> [Exercise aim] Reproduce each line of the following listing without any change.
## begin Data lines
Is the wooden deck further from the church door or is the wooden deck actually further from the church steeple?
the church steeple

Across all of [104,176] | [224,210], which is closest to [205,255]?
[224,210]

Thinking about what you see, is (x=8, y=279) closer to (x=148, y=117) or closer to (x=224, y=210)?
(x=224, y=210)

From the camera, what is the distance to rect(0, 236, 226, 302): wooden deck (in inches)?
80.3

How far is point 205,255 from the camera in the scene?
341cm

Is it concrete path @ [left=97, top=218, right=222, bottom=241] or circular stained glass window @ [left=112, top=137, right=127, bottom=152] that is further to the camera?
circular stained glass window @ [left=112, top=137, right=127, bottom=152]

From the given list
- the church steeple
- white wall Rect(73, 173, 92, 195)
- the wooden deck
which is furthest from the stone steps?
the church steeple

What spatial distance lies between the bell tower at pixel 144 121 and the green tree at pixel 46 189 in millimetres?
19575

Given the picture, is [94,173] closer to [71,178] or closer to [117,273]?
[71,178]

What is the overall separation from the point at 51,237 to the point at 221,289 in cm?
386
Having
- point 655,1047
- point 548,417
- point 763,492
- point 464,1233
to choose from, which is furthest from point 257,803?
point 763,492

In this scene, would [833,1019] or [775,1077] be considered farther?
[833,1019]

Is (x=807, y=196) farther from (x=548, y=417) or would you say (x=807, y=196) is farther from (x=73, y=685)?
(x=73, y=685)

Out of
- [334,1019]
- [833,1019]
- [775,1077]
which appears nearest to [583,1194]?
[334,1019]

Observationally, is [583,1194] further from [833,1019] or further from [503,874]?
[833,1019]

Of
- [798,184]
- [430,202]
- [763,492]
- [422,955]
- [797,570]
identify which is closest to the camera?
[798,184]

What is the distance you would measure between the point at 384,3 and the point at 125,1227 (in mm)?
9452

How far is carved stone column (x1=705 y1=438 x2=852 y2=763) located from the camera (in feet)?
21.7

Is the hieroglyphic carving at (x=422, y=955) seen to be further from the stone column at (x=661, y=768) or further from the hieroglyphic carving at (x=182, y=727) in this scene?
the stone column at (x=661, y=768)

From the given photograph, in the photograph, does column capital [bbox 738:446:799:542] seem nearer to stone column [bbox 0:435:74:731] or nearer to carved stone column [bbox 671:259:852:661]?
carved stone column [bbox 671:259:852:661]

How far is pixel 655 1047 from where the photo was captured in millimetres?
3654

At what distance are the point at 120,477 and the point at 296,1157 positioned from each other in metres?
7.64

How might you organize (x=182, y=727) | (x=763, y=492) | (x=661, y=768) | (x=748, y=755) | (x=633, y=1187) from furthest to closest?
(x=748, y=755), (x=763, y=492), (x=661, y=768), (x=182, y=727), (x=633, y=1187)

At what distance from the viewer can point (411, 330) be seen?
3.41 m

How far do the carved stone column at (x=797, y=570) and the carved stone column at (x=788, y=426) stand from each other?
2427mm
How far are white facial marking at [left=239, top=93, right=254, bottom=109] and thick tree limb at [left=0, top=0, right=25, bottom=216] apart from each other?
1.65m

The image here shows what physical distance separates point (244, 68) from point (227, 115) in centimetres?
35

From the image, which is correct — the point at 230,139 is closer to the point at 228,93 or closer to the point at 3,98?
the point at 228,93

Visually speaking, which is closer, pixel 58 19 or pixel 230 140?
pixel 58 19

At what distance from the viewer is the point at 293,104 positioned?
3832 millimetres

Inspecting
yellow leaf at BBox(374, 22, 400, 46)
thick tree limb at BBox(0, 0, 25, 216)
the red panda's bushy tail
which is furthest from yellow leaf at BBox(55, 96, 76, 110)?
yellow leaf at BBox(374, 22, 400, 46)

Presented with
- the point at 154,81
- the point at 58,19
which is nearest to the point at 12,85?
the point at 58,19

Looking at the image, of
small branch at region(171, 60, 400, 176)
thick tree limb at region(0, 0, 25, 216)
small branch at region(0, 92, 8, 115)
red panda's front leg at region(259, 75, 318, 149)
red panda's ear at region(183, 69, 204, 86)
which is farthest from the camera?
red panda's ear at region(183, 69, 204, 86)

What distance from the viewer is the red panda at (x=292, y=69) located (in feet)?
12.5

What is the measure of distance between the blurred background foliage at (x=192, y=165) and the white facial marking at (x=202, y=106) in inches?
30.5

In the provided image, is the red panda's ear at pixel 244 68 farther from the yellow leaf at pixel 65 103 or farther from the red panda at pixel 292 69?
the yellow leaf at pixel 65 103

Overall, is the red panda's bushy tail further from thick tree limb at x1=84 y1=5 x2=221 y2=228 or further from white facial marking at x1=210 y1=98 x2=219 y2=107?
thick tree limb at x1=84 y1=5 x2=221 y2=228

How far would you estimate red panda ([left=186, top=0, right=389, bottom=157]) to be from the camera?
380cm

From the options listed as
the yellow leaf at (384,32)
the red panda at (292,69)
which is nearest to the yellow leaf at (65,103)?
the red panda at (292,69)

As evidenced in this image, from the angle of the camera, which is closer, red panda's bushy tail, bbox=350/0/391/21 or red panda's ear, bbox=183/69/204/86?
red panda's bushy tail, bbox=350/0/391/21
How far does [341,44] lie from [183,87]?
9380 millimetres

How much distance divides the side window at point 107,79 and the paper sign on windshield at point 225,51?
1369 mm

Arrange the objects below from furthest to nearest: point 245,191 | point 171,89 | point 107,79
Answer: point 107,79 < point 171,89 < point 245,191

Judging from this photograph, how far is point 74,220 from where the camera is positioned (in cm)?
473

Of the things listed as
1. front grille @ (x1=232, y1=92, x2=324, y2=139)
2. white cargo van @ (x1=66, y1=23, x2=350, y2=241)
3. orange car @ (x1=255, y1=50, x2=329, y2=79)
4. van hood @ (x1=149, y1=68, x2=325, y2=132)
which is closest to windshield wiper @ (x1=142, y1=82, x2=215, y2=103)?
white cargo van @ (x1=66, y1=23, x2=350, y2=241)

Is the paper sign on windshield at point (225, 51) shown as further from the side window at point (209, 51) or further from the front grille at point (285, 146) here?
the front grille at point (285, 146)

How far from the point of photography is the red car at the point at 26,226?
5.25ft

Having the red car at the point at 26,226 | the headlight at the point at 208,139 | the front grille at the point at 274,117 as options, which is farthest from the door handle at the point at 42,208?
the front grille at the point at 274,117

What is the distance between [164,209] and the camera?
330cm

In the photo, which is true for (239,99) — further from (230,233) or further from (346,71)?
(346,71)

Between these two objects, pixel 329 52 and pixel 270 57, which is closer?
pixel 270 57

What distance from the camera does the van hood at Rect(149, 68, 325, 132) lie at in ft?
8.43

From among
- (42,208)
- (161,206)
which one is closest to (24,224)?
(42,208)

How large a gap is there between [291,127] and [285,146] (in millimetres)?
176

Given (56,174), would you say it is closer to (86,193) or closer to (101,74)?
## end Data lines
> [Solution to this task]
Is the wooden deck further from the church door or is the wooden deck actually further from the church steeple?
the church steeple

Across all of [104,176] | [224,210], which is closest to [205,255]?
[224,210]

Thinking about what you see, is (x=8, y=279) closer to (x=148, y=117) or closer to (x=224, y=210)?
(x=224, y=210)

From the camera, what is the distance to rect(0, 236, 226, 302): wooden deck (in inches)?
80.3

How far is point 205,255 from the camera in the scene?
341cm

Is it concrete path @ [left=97, top=218, right=222, bottom=241] or circular stained glass window @ [left=112, top=137, right=127, bottom=152] that is further to the camera?
circular stained glass window @ [left=112, top=137, right=127, bottom=152]

From the given list
- the church steeple
- white wall Rect(73, 173, 92, 195)
- the wooden deck
which is furthest from the stone steps?
the church steeple

What spatial distance lies between the bell tower at pixel 144 121 and the green tree at pixel 46 189 in millimetres?
19575

Given the picture, is [94,173] closer to [71,178] or closer to [117,273]?
[71,178]

What is the overall separation from the point at 51,237 to the point at 221,289 in cm?
386
Having
- point 655,1047
- point 548,417
- point 763,492
- point 464,1233
to choose from, which is furthest from point 257,803?
point 763,492

In this scene, would [833,1019] or [775,1077] be considered farther?
[833,1019]

Is (x=807, y=196) farther from (x=548, y=417) or would you say (x=807, y=196) is farther from (x=73, y=685)?
(x=73, y=685)

Out of
- [334,1019]
- [833,1019]
- [775,1077]
which appears nearest to [583,1194]?
[334,1019]

Observationally, is [583,1194] further from [833,1019] or further from [503,874]?
[833,1019]

Of
- [798,184]
- [430,202]
- [763,492]
- [422,955]
- [797,570]
identify which is closest to the camera?
[798,184]

What is the distance you would measure between the point at 384,3 and the point at 125,1227 (in mm)?
9452

How far is carved stone column (x1=705 y1=438 x2=852 y2=763) located from the camera (in feet)?
21.7

Is the hieroglyphic carving at (x=422, y=955) seen to be further from the stone column at (x=661, y=768) or further from the hieroglyphic carving at (x=182, y=727) in this scene?
the stone column at (x=661, y=768)

From the given photograph, in the photograph, does column capital [bbox 738:446:799:542] seem nearer to stone column [bbox 0:435:74:731] or nearer to carved stone column [bbox 671:259:852:661]?
carved stone column [bbox 671:259:852:661]

How far is pixel 655 1047 from where the photo was captured in millimetres?
3654

At what distance are the point at 120,477 and the point at 296,1157 positioned from each other in metres?
7.64

How might you organize (x=182, y=727) | (x=763, y=492) | (x=661, y=768) | (x=748, y=755) | (x=633, y=1187) from furthest to closest?
(x=748, y=755), (x=763, y=492), (x=661, y=768), (x=182, y=727), (x=633, y=1187)

At what distance from the viewer can point (411, 330) be seen?
3.41 m

How far do the carved stone column at (x=797, y=570) and the carved stone column at (x=788, y=426) stand from each other?
2427mm
How far are white facial marking at [left=239, top=93, right=254, bottom=109] and thick tree limb at [left=0, top=0, right=25, bottom=216] apart from each other?
1.65m

The image here shows what physical distance separates point (244, 68) from point (227, 115) in centimetres?
35

From the image, which is correct — the point at 230,139 is closer to the point at 228,93 or closer to the point at 3,98?
the point at 228,93

Visually speaking, which is closer, pixel 58 19 or pixel 230 140?
pixel 58 19

At what distance from the viewer is the point at 293,104 positioned?
3832 millimetres

Inspecting
yellow leaf at BBox(374, 22, 400, 46)
thick tree limb at BBox(0, 0, 25, 216)
the red panda's bushy tail
which is furthest from yellow leaf at BBox(55, 96, 76, 110)?
yellow leaf at BBox(374, 22, 400, 46)

Presented with
- the point at 154,81
- the point at 58,19
which is nearest to the point at 12,85?
the point at 58,19

Looking at the image, of
small branch at region(171, 60, 400, 176)
thick tree limb at region(0, 0, 25, 216)
small branch at region(0, 92, 8, 115)
red panda's front leg at region(259, 75, 318, 149)
red panda's ear at region(183, 69, 204, 86)
which is farthest from the camera?
red panda's ear at region(183, 69, 204, 86)

What distance from the viewer is the red panda at (x=292, y=69) located (in feet)?
12.5

What is the measure of distance between the blurred background foliage at (x=192, y=165) and the white facial marking at (x=202, y=106) in inches?
30.5

In the provided image, is the red panda's ear at pixel 244 68 farther from the yellow leaf at pixel 65 103 or farther from the red panda at pixel 292 69?
the yellow leaf at pixel 65 103

Overall, is the red panda's bushy tail further from thick tree limb at x1=84 y1=5 x2=221 y2=228 or further from white facial marking at x1=210 y1=98 x2=219 y2=107?
thick tree limb at x1=84 y1=5 x2=221 y2=228

How far would you estimate red panda ([left=186, top=0, right=389, bottom=157]) to be from the camera?
380cm

From the options listed as
the yellow leaf at (384,32)
the red panda at (292,69)
which is nearest to the yellow leaf at (65,103)?
the red panda at (292,69)

As evidenced in this image, from the angle of the camera, which is closer, red panda's bushy tail, bbox=350/0/391/21 or red panda's ear, bbox=183/69/204/86?
red panda's bushy tail, bbox=350/0/391/21
How far does [341,44] lie from [183,87]?
9380 millimetres

How much distance divides the side window at point 107,79 and the paper sign on windshield at point 225,51?
1369 mm

Arrange the objects below from furthest to nearest: point 245,191 | point 171,89 | point 107,79
Answer: point 107,79 < point 171,89 < point 245,191

Judging from this photograph, how far is point 74,220 from where the camera is positioned (in cm)?
473

Of the things listed as
1. front grille @ (x1=232, y1=92, x2=324, y2=139)
2. white cargo van @ (x1=66, y1=23, x2=350, y2=241)
3. orange car @ (x1=255, y1=50, x2=329, y2=79)
4. van hood @ (x1=149, y1=68, x2=325, y2=132)
which is closest to windshield wiper @ (x1=142, y1=82, x2=215, y2=103)?
white cargo van @ (x1=66, y1=23, x2=350, y2=241)

Is the paper sign on windshield at point (225, 51) shown as further from the side window at point (209, 51) or further from the front grille at point (285, 146) here?
the front grille at point (285, 146)

How far from the point of photography is the red car at the point at 26,226?
5.25ft

Having the red car at the point at 26,226 | the headlight at the point at 208,139 | the front grille at the point at 274,117 as options, which is farthest from the door handle at the point at 42,208?
the front grille at the point at 274,117

What is the distance between [164,209] and the camera?
330cm

In the photo, which is true for (239,99) — further from (230,233) or further from (346,71)?
(346,71)

Between these two objects, pixel 329 52 and pixel 270 57, which is closer?
pixel 270 57

What distance from the camera does the van hood at Rect(149, 68, 325, 132) lie at in ft?
8.43

From among
- (42,208)
- (161,206)
which one is closest to (24,224)?
(42,208)

How large a gap is there between [291,127] and [285,146] (in millimetres)?
176

Given (56,174), would you say it is closer to (86,193) or closer to (101,74)?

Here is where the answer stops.